The program decided it wanted her to drop to the ground, so she did. Ember breathed a long, panging breath. A guard-bot clicked warily, but Ember cared not.
“Give me one more reason, and I’ll quit,” she said.
It did.
The pain of sudden electrocution made Ember want to tear her arm off and cut herself in half with it. She decided to rip apart the robot instead, embracing her primal lust for war. It didn’t make her feel any better, but she stopped feeling worse. With the purpose that came with immediate elimination of extreme pain, she strode toward the door and keyed herself out with the tattooed lines on her wrist.
As the door buzzed its surrender, Ember heard the alarms going off. The frantic crowd around her appeared calm under their projections, and they would want to cling to each other as the klaff chased her down. They wouldn’t be able to, though; the “no-touch” rule was enforced by electric fields.
“I wish you could see me,” she said out loud. The figures appeared not to notice. “I wish I could see me,” her breath muttered under her. She slapped it for being so insubordinate, and it retreated back to her presumably broken lungs.
She kicked her heels forward and zipped forward at speeds near the sound barrier. The halls, though pristine and neat, seemed uneven as she leaned further toward freedom. But she knew, as she had been told hundreds of times, that no one really wants freedom. They simply want change. Right then, change was better than the hell of military training.
Leaning back, Ember looked over her shoulder. A thick body with tentacular appendages ran behind her, easily keeping pace and gaining. In a fluent movement she drew her gun, spun around and aimed at the perforations at what should have been the creature’s face. The appendages were too fast, however, and took the weapon from her grasp and tangled her in what she only hoped wasn’t a loving embrace.
“Why attempt just, frailty?” it cracked, breath hissing from its arms as it did so. “Catch, tear the inside.”

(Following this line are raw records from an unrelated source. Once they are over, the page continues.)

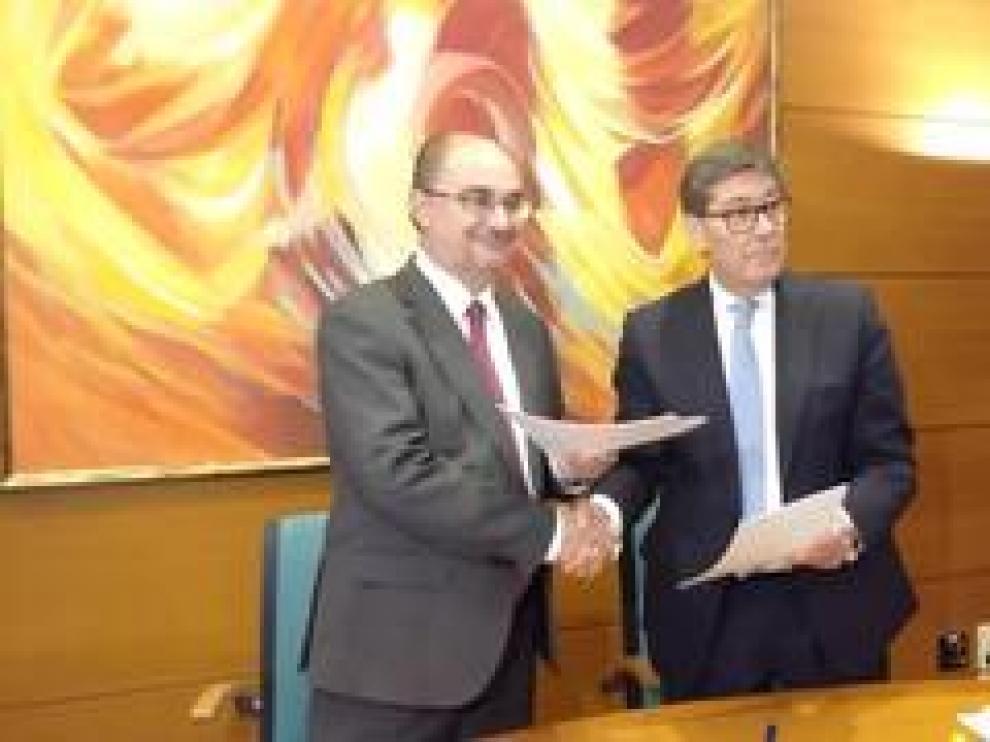 Javier Lambán,  secretario general del PSOE en Aragón, y Arturo Aliaga, presidente del PAR, han firmado este jueves un acuerdo de gobierno para la próxima legislatura en Aragón.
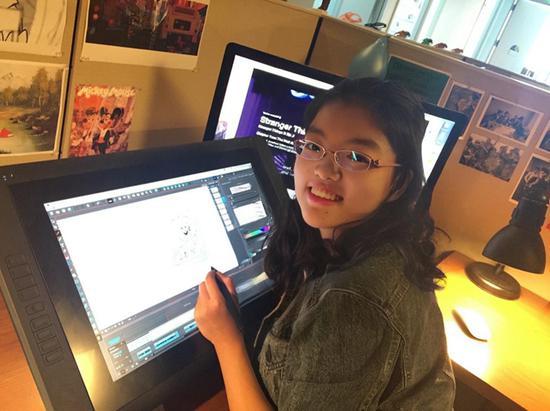 吴婧在环球影业绘制分镜头时的工作照。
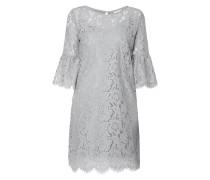 Kleid aus floraler Spitze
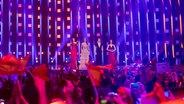 Die Moderatorinnen auf der Bühne in Lissabon. © NDR Foto: Rolf Klatt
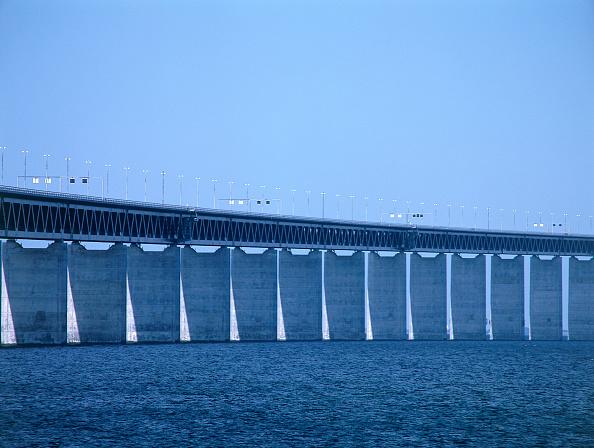 2002「Oresund Bridge. Linking Malmo, Sweden and Copenhagen, Denmark.」:写真・画像(11)[壁紙.com]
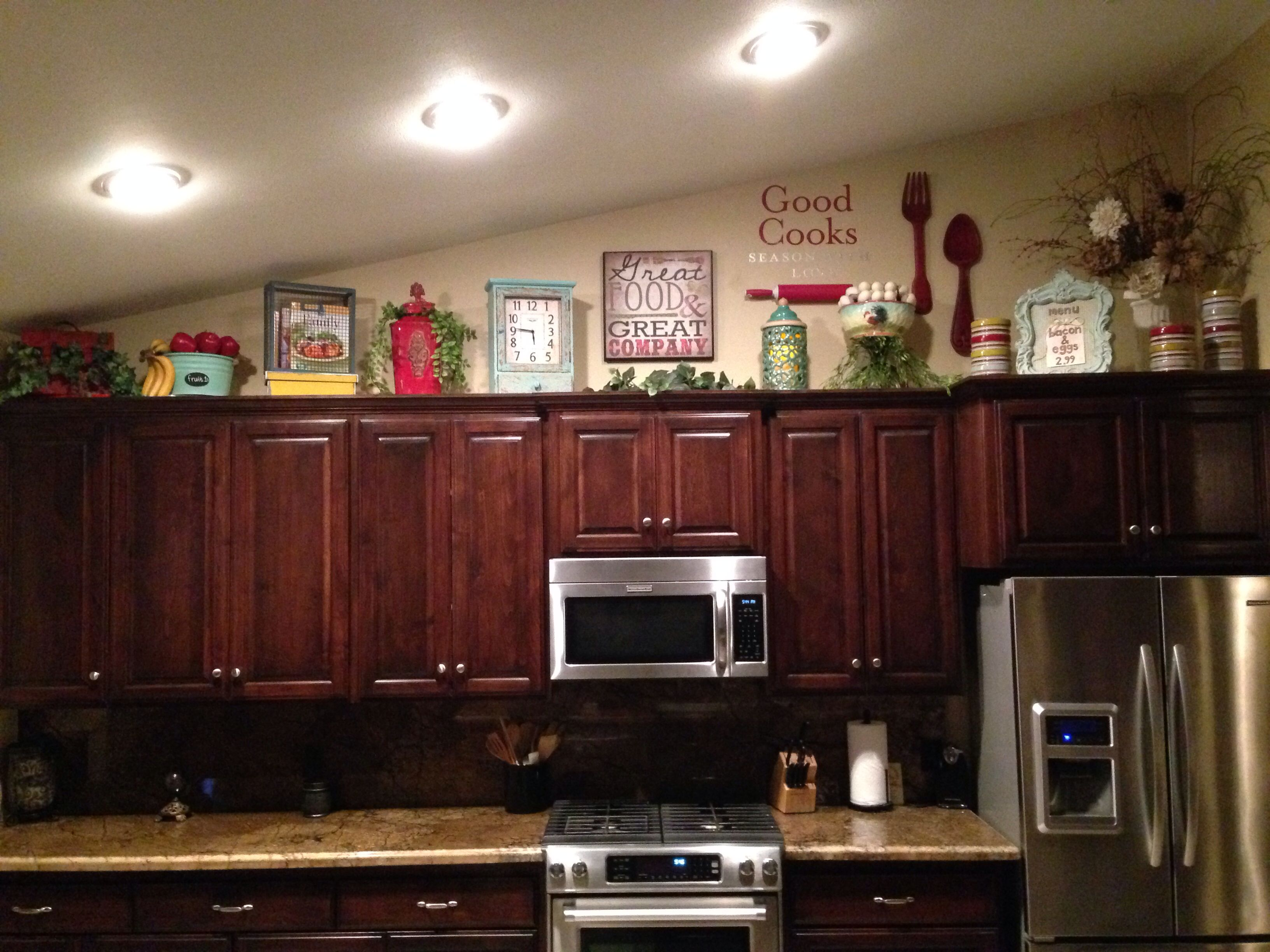 Above kitchen cabinet decor | Home Sweet Home | Pinterest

Ember closed her eyes. Her hair wasn’t functioning, not performing its basic task of translating the words. It meant that she was being erased.
“Akram has found his race, I see,” she said. And those were her last words as a hand was waved over the lines on her wrist.
*
Somewhere within the recesses of remaining sanity and wakefulness, Ember found energy. No twisted, manufactured consciousness would override her own.
She twitched.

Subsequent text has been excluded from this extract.